— PROBLEM TO WORK ON —
The answer must consist of every line from the data that holds the string "frames".

— RECORD EXTRACTS —
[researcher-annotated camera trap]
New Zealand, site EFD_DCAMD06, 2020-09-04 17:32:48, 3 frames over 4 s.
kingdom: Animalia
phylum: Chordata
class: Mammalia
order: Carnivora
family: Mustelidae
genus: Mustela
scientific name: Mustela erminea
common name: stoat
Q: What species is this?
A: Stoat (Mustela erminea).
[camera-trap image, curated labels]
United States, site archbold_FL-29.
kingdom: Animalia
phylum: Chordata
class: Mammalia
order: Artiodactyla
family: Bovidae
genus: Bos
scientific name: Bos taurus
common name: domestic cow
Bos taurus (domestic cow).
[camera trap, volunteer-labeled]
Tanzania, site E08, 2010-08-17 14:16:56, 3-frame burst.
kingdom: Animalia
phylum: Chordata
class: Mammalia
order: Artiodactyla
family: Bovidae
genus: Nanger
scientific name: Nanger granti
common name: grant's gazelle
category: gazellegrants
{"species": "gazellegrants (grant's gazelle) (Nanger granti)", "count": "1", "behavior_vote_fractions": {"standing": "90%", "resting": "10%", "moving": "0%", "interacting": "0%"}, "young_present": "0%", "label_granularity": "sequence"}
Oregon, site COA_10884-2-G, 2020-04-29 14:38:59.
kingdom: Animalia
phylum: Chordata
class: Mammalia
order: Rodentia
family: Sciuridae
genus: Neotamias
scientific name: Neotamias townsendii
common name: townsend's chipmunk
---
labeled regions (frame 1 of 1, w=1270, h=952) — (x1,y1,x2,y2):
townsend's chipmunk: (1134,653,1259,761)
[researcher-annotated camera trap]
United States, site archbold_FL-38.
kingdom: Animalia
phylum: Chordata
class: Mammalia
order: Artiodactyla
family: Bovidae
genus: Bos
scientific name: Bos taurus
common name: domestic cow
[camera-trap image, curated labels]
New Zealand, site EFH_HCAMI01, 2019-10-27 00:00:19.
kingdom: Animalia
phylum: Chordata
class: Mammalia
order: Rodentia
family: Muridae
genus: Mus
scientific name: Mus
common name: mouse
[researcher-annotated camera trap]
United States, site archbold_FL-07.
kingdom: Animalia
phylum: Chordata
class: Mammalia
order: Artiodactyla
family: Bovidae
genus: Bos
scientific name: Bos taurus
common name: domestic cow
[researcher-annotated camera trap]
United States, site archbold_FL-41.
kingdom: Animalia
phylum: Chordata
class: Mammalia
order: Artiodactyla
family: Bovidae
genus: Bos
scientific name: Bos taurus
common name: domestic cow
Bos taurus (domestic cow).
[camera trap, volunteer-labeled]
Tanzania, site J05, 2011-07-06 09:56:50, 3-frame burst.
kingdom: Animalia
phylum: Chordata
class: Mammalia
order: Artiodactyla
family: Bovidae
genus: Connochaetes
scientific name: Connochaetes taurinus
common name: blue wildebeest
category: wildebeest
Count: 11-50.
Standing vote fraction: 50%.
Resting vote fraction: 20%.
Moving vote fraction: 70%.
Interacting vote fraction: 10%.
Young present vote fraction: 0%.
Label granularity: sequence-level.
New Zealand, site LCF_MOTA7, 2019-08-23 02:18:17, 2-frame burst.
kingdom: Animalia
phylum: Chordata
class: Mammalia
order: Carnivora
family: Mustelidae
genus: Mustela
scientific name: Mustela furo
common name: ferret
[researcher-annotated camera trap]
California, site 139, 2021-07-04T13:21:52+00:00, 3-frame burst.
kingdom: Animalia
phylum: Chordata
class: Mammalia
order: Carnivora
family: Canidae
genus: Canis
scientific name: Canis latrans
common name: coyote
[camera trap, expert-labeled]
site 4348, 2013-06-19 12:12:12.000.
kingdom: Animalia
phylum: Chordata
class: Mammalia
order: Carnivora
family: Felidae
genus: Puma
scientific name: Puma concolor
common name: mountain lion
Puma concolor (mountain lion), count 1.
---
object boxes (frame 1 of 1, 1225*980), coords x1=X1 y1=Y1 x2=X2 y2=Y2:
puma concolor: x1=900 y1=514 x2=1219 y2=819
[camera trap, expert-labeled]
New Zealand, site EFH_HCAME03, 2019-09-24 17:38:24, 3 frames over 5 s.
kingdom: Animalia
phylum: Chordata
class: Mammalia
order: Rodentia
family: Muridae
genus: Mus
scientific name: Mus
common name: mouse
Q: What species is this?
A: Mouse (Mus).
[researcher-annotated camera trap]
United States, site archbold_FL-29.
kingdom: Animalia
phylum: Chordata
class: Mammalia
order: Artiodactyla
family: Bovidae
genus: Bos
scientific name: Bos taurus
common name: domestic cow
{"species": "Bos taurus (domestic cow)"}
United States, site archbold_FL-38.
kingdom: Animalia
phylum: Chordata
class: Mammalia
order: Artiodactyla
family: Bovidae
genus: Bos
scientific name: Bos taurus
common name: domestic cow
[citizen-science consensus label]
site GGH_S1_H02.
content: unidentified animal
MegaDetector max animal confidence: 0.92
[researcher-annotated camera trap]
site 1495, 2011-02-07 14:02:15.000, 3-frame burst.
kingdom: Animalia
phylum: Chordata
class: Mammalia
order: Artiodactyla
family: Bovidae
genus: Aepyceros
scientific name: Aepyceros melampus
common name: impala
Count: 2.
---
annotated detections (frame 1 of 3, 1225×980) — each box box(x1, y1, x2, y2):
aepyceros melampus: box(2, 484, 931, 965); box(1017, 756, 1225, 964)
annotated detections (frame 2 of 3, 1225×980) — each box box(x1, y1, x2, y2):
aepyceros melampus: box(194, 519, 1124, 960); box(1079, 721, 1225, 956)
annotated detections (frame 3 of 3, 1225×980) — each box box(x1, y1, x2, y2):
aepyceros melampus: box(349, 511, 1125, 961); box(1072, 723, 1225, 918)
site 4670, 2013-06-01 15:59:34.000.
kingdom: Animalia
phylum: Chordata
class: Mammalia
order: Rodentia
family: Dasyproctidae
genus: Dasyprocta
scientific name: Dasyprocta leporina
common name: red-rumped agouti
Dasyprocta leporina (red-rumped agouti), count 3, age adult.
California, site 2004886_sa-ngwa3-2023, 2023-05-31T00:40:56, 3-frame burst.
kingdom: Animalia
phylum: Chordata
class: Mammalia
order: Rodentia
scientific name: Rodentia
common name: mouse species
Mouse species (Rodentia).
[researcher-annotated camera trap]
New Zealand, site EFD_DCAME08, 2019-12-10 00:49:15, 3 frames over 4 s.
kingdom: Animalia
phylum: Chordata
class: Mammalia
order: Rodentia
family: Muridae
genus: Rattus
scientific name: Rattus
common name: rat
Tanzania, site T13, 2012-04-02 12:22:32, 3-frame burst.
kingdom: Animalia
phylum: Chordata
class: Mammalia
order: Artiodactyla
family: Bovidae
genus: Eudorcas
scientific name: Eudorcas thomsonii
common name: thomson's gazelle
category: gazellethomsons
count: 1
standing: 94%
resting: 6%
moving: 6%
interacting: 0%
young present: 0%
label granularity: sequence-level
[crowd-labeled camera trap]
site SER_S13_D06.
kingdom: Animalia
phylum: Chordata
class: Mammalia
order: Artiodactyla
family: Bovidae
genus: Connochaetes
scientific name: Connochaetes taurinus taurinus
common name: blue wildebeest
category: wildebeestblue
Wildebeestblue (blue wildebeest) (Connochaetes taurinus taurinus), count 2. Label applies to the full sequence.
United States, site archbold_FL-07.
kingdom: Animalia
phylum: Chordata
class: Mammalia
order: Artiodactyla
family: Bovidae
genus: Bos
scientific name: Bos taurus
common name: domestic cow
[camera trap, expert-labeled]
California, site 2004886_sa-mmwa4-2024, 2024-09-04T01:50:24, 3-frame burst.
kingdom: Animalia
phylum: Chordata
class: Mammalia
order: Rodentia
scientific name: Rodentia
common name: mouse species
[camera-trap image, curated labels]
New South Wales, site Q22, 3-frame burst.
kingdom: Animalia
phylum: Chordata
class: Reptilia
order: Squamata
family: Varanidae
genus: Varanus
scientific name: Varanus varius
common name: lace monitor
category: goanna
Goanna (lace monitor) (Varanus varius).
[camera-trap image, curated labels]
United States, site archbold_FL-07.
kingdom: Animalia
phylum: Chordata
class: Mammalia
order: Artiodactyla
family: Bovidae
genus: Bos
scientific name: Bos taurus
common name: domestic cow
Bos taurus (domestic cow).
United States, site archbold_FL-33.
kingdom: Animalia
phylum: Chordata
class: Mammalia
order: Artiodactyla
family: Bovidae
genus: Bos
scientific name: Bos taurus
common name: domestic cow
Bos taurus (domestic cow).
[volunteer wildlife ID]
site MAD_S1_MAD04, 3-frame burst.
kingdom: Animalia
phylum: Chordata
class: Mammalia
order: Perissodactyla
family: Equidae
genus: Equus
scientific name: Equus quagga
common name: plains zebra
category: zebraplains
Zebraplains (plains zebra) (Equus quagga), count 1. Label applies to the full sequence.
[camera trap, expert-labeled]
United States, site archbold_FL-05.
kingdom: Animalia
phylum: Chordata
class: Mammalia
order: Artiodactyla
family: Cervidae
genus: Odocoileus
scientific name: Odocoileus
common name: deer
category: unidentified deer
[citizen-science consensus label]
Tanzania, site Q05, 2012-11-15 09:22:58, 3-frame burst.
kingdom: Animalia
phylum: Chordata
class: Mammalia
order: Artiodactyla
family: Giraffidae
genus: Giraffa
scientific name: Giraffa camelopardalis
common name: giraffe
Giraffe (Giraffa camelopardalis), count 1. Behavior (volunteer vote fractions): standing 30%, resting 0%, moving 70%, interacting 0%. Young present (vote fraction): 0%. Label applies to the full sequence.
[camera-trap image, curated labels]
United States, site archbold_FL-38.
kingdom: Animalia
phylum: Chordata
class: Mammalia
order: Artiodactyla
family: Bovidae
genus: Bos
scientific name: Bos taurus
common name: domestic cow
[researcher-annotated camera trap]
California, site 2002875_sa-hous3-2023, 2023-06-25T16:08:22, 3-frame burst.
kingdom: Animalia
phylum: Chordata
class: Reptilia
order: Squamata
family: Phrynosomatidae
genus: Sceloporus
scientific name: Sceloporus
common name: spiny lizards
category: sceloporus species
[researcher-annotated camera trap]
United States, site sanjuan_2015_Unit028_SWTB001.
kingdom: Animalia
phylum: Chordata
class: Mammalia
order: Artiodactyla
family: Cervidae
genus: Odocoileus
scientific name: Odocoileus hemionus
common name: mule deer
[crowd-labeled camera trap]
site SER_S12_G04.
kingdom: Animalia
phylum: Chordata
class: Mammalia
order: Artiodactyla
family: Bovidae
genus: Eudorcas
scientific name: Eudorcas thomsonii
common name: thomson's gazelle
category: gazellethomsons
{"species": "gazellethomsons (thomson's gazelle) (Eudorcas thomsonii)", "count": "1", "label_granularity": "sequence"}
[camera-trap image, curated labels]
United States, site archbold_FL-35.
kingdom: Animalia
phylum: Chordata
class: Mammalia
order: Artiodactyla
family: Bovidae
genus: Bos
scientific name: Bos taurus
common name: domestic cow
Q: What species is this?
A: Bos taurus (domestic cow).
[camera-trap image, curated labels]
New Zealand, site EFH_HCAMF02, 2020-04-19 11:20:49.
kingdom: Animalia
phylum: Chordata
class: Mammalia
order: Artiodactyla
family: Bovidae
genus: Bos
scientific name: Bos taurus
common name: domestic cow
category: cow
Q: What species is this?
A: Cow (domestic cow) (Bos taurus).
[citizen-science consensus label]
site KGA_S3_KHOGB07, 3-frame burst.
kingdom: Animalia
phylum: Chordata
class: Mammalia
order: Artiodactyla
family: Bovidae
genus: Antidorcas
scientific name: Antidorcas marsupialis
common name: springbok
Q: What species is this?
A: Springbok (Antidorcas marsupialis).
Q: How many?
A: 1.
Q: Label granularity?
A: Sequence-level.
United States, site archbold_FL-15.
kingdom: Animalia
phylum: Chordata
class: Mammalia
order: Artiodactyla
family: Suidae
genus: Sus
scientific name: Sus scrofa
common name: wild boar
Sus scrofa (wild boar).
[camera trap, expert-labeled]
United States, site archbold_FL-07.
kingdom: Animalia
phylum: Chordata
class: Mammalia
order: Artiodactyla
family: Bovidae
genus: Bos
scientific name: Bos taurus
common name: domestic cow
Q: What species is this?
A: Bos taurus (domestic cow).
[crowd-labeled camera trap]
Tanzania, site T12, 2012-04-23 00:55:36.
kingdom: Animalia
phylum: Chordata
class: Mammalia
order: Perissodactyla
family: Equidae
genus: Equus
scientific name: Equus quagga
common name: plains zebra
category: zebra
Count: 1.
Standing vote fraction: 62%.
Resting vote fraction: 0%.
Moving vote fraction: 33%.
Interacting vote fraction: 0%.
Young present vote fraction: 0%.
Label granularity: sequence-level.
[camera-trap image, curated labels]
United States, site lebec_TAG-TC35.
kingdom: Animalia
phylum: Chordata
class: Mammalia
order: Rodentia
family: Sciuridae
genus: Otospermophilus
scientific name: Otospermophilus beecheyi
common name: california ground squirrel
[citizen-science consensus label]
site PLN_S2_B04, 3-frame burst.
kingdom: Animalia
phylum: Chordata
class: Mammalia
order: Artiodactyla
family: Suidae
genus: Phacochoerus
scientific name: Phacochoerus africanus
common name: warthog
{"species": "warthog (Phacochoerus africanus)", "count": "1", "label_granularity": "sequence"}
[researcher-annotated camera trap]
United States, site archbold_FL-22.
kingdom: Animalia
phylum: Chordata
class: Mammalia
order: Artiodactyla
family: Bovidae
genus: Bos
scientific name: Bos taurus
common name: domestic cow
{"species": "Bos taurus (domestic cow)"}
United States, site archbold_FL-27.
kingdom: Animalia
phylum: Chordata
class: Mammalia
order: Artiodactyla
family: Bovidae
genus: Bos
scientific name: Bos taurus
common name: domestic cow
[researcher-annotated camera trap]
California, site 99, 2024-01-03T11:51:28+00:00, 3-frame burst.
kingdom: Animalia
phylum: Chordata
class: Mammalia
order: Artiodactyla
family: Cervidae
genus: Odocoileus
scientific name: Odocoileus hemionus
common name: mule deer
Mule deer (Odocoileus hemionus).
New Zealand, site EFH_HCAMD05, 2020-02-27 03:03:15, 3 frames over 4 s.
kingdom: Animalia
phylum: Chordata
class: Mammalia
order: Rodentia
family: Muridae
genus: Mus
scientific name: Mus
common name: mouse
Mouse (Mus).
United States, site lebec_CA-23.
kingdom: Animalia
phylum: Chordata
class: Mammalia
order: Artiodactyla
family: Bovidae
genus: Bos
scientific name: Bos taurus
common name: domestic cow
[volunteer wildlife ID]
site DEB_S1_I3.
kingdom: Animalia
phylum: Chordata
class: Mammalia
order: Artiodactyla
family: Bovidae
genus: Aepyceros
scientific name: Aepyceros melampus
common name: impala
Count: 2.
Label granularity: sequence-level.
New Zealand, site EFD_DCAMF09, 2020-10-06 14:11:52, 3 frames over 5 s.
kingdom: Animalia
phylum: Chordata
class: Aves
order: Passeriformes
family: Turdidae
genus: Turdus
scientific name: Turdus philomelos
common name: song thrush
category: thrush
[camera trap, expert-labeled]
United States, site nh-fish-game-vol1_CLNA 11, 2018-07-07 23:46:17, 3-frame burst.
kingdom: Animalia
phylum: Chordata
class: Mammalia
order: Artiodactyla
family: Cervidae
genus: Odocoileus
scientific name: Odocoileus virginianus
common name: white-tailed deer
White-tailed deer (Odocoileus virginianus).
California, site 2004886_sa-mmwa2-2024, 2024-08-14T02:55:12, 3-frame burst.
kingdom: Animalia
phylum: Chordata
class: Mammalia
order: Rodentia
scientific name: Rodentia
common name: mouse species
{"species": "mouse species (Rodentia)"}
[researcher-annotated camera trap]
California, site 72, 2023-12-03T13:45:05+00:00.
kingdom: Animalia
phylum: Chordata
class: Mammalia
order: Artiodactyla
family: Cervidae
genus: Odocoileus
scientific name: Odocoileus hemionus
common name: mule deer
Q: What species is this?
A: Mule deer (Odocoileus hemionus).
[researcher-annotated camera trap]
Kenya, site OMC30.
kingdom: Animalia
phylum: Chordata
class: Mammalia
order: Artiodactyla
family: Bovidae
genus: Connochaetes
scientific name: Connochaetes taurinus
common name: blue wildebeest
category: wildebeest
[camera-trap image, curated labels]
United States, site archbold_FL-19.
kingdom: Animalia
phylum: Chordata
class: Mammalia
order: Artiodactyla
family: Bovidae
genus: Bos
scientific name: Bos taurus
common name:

— SOLUTION TO THIS TASK —
New Zealand, site EFD_DCAMD06, 2020-09-04 17:32:48, 3 frames over 4 s.
New Zealand, site EFH_HCAME03, 2019-09-24 17:38:24, 3 frames over 5 s.
New Zealand, site EFD_DCAME08, 2019-12-10 00:49:15, 3 frames over 4 s.
New Zealand, site EFH_HCAMD05, 2020-02-27 03:03:15, 3 frames over 4 s.
New Zealand, site EFD_DCAMF09, 2020-10-06 14:11:52, 3 frames over 5 s.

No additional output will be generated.